> _TAREA PROPUESTA_
¿Puedes reproducir al pie de la letra las líneas del listado de abajo, desde la que contiene "Is the man's" hasta el final del listado, con ambos extremos incluidos?
------ DATOS MOSTRADOS ------
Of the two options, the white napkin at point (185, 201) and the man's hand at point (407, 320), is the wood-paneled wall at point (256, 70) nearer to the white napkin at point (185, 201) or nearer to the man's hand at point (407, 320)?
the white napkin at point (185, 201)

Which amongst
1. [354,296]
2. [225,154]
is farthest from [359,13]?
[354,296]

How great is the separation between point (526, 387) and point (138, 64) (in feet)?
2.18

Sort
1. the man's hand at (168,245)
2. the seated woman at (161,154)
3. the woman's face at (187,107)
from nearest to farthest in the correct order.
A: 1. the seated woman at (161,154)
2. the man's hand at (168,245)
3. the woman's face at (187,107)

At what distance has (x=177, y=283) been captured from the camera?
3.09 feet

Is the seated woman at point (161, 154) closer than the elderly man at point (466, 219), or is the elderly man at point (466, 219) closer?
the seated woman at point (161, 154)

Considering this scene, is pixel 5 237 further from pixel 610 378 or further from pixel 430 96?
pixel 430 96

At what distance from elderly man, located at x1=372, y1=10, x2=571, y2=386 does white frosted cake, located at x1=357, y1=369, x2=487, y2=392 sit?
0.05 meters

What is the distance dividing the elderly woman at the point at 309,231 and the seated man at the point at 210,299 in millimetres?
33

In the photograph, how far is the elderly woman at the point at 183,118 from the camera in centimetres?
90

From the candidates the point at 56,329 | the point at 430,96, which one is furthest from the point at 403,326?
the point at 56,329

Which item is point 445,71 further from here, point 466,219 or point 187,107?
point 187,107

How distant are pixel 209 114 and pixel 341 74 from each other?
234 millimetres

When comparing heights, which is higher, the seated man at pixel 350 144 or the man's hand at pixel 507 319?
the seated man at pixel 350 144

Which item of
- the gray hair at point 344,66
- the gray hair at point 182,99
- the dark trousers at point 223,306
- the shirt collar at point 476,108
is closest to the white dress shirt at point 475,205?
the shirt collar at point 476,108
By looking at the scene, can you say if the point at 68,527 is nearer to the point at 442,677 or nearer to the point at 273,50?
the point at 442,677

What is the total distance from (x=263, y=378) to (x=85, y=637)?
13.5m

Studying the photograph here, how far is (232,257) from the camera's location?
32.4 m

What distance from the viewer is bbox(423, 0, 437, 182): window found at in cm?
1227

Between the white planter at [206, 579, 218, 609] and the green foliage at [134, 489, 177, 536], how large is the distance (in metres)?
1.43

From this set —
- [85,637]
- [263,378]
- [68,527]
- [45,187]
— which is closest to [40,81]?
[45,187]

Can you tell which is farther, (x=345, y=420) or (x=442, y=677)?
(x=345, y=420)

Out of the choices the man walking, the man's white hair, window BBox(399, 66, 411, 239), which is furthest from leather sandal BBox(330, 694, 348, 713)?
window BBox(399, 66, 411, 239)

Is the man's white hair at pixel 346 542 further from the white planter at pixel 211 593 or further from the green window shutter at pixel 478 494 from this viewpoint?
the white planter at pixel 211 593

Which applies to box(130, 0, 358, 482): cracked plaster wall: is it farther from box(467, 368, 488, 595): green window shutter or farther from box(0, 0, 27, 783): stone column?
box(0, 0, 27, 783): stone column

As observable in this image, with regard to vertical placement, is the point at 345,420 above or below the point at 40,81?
------
> _RESPUESTA_
Is the man's white hair at pixel 346 542 further from the white planter at pixel 211 593 or further from the green window shutter at pixel 478 494 from this viewpoint?
the white planter at pixel 211 593

Which applies to box(130, 0, 358, 482): cracked plaster wall: is it farther from box(467, 368, 488, 595): green window shutter or farther from box(0, 0, 27, 783): stone column?
box(0, 0, 27, 783): stone column

As observable in this image, with regard to vertical placement, is the point at 345,420 above or below the point at 40,81?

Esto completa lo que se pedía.